[Material for the task]
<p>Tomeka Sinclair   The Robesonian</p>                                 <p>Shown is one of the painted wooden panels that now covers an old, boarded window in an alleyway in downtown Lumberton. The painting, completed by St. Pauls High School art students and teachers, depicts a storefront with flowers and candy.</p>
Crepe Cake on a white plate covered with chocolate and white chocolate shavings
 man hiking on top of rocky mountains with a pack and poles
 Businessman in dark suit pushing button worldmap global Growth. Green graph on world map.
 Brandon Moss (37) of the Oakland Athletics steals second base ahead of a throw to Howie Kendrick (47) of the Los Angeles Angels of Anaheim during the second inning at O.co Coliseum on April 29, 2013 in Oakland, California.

[Exercise]
Write the records out once more, exactly as shown.

[Written answer]
<p>Tomeka Sinclair   The Robesonian</p>                                 <p>Shown is one of the painted wooden panels that now covers an old, boarded window in an alleyway in downtown Lumberton. The painting, completed by St. Pauls High School art students and teachers, depicts a storefront with flowers and candy.</p>
Crepe Cake on a white plate covered with chocolate and white chocolate shavings
 man hiking on top of rocky mountains with a pack and poles
 Businessman in dark suit pushing button worldmap global Growth. Green graph on world map.
 Brandon Moss (37) of the Oakland Athletics steals second base ahead of a throw to Howie Kendrick (47) of the Los Angeles Angels of Anaheim during the second inning at O.co Coliseum on April 29, 2013 in Oakland, California.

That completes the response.